Ahora bien, en el plano internacional hay cuatro clubes de los que soy simpatizante de vieja data. Trato de seguirlos en sus ligas y torneos internacionales. Los tengo rankeados por orden de preferencia.
El primero es el Real Madrid. Le tengo afecto y no es casual. Hay un hilo que lo conecta con Millonarios, tejido por uno de los jugadores más grandes de la historia del fútbol y que, para muchos entendidos, hay que poner al lado de Pelé y Maradona. Estoy hablando, claro está, del señor Alfredo Di Estefano, quien brilló de azul embajador antes de llenarse de gloria vestido de blanco merengue.
Una sola vez he visto jugar al Madrid. Fue en el Santiago Bernabeu contra el Sevilla. En la cancha, vestidos de blanco, estaban nombres importantes como Iker Casillas, Fernando Hierro, Roberto Carlos, Luis Figo, Raúl y Davor Šuker. Un equipazo, sin discusión. La única camiseta que tengo de un club distinto a Millonarios es, precisamente, la de la Casa Blanca. En la espalda, sobre el número 10, dice James.
El segundo de la lista es el Bayern de Múnich. Mi simpatía nació a mediados de los 70, viendo por televisión El Mundo al Instante, una especie de noticiero de una cadena pública alemana que siempre traía su cuota de goles bávaros. Creo que la voz en off para Latinoamérica la hacía el locutor colombiano Andrés Salcedo. Ese mismo material se proyectaba en cine, como cortometraje previo a la película. Así vi, en pantalla grande y a color, los goles demoledores de Karl-Heinz Rummenigge y las atajadas espectaculares de Sepp Maier.

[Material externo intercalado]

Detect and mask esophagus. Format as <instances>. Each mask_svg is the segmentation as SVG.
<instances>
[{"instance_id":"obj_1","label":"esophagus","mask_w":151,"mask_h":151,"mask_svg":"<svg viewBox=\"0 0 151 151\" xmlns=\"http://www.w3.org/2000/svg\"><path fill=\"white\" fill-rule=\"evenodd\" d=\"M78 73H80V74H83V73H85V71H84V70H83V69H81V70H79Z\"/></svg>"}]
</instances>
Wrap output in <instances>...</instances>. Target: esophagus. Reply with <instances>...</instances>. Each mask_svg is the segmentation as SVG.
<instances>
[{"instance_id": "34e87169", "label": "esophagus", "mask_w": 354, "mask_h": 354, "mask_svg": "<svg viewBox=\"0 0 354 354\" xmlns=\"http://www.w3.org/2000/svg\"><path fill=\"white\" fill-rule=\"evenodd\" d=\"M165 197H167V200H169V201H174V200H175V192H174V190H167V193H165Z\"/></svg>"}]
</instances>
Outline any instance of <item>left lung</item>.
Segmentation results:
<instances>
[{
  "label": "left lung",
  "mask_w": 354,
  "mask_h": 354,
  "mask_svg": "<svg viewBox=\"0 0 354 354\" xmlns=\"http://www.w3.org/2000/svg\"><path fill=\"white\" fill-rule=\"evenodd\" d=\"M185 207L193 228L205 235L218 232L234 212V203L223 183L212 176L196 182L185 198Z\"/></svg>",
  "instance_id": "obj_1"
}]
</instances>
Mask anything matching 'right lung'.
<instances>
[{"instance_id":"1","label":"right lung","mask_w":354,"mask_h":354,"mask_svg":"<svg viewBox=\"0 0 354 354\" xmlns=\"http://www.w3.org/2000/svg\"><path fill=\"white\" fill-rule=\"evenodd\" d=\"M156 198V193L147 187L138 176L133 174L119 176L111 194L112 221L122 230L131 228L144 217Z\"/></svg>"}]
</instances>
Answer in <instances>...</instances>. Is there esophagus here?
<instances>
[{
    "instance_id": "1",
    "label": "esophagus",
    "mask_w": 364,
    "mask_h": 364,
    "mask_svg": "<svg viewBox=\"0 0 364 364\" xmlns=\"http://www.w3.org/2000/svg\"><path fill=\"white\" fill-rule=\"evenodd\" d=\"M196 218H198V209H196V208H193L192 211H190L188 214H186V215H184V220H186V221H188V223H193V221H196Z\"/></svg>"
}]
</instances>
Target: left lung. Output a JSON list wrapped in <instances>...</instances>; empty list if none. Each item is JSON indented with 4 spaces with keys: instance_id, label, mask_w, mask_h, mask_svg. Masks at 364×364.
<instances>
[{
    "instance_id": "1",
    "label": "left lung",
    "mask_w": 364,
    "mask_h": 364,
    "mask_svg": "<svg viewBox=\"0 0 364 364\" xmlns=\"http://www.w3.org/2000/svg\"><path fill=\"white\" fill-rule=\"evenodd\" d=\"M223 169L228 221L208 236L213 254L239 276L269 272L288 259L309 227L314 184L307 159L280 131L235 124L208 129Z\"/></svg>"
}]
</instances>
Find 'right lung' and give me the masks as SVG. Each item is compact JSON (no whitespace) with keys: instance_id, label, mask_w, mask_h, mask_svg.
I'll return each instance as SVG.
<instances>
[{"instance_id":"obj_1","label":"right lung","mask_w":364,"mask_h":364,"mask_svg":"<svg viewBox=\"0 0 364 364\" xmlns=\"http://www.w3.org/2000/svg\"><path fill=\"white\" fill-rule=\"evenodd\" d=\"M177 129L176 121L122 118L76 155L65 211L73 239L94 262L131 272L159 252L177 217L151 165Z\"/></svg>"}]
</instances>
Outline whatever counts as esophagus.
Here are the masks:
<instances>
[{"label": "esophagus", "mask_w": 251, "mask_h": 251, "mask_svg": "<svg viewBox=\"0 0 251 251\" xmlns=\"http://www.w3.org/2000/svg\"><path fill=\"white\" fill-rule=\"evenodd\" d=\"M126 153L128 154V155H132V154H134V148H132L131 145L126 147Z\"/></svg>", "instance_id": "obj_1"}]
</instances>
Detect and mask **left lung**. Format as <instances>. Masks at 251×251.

Después llegó el programa nacional “Fútbol, el mejor espectáculo del mundo”, con Alberto Piedrahita Pacheco, donde transmitían partidos en diferido de la Bundesliga. Ahí reafirmé mi gusto por el Bayern. Sin embargo, si se cruza con el Madrid —como sucedió el miércoles pasado en cuartos de final de la Champions League—, mi apoyo es para el Equipo Merengue.
En los 80 apareció un francés que me deslumbró. Un “10” excepcional, elegante y decisivo. Un verdadero crack. Vestía una camiseta de rayas blancas y negras. Era Michel Platini, la figura indiscutible de la Juventus de Turín. De ahí nació mi inclinación por la Vecchia Signora. La sigo con entusiasmo, aunque si el rival es el Bayern, me voy con los bávaros. El ranking es el ranking.
El último equipo al que le tengo aprecio no está en Europa sino en Suramérica. Se trata del River Plate de Argentina. Un club al que también, de alguna manera asocio con Millonarios. Ambos cargan el apodo de “Gallinas”; a River le dicen “El Millonario”; y comparten nombres ilustres en su historia: el propio Alfredo Di Stéfano, Adolfo Pedernera, Néstor Raúl Rossi y, más cerca en el tiempo, Juan Gilberto Funes, que primero vistió de azul y luego la banda roja cruzada. En 2013, tuve la oportunidad de ver a River en el Monumental de Buenos Aires. Fue una experiencia increíble. Como se vive el futbol en Argentina es, creo yo, único en el mundo.
Remate al Arco. Millonarios fue, alguna vez, considerado el mejor equipo del mundo. En el libro de Mauricio Silva Guzmán, titulado justamente, “El Mejor Equipo del Mundo”, se sustenta con datos y evidencia por qué, a comienzos de los años cincuenta, lo era. Aquel Ballet Azul fue más grande, incluso, que el Barcelona y el propio Real Madrid de entonces. Y yo, sin necesidad de VAR, lo creo.